The board of the Academy of Motion Pictures Arts and Sciences which presides over the Academy Awards made the decision, along with a few other changes to the process, including the consolidation of sound editing and sound mixing into a single ‘sound’ category.

Citing the forced closure of theatres because of the COVID-19 pandemic, the board also noted that only films with a ‘previously planned theatrical release’ would be eligible. Up to this point, films were required to have at least one week’s worth of theatrical run to qualify for consideration.


Academy president David Rubin and CEO Dawn Hudson said in a statement that the organization’s commitment to the theatrical experience is ‘unchanged and unwavering’. In previous years, the board has faced pressure to relax its streaming-related rules. Netflix, in particular, has pushed for in inclusion in the awards competition.
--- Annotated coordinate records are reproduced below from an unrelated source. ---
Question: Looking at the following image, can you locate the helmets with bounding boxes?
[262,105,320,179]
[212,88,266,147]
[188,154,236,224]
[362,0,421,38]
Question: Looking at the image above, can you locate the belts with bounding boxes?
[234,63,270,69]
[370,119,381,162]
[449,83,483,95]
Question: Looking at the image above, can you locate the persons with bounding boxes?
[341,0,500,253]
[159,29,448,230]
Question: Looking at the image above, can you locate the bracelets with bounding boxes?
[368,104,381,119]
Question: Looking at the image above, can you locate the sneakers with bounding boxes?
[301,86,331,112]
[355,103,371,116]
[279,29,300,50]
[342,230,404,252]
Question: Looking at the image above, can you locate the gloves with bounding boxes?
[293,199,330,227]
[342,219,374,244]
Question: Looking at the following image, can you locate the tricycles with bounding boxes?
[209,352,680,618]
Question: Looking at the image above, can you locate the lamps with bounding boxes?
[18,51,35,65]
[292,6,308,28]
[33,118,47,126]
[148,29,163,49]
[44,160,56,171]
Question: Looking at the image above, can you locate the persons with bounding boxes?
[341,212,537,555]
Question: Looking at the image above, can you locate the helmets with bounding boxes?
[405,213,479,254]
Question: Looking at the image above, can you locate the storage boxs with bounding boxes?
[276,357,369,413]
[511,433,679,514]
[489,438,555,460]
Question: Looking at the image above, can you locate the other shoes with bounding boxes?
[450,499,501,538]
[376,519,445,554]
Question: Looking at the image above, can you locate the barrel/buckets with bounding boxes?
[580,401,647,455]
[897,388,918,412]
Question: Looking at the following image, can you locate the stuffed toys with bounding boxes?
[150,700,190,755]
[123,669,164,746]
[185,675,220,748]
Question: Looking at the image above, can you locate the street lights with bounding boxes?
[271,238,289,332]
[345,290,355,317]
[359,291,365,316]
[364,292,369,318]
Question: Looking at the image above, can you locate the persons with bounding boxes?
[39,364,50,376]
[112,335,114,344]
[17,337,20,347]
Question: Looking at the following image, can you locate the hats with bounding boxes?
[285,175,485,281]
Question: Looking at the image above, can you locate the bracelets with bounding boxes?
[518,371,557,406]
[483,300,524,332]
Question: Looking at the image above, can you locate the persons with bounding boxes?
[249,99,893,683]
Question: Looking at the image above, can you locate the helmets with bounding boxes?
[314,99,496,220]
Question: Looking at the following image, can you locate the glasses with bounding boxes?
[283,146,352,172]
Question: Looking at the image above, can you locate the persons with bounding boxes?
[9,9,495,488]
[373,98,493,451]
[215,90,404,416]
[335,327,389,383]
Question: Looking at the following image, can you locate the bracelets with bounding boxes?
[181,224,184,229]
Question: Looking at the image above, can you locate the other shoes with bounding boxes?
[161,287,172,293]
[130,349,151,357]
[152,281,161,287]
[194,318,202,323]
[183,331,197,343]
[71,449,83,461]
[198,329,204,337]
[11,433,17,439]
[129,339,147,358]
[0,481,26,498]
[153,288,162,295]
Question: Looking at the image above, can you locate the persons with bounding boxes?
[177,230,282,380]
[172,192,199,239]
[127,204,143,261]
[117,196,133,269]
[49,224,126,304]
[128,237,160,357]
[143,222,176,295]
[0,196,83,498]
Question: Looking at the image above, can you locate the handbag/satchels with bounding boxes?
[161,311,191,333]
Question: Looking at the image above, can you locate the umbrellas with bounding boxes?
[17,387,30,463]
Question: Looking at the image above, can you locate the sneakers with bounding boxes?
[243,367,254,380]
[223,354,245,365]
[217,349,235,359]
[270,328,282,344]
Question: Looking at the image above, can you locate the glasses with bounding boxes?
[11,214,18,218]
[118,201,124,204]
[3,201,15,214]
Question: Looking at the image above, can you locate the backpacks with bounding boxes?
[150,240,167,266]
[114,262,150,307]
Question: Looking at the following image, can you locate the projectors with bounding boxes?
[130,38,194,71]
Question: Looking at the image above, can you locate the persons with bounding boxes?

Among other high-profile Academy members, Steven Spielberg has been known to speak out about maintaining a certain distinction between streaming and theatrical releases.

Next year’s ceremony for the 93rd annual Academy Awards is set to take place on 28th February but the board has mentioned that additional changes might be required as we approach that date, ‘based on national guidelines, state-mandated government orders and Academy-determined best practices’.

Given this year’s low ratings for the famed ceremony, the board has approved a few more procedural changes—among them allowing all members to vote in the International Film category, previously known as Best Foreign-Language film.

The Academy also announced that the current award season is to be the last in which studios may distribute DVD screeners to voters. Citing environmental reasons, distribution of screeners will shift to digital as of 2021.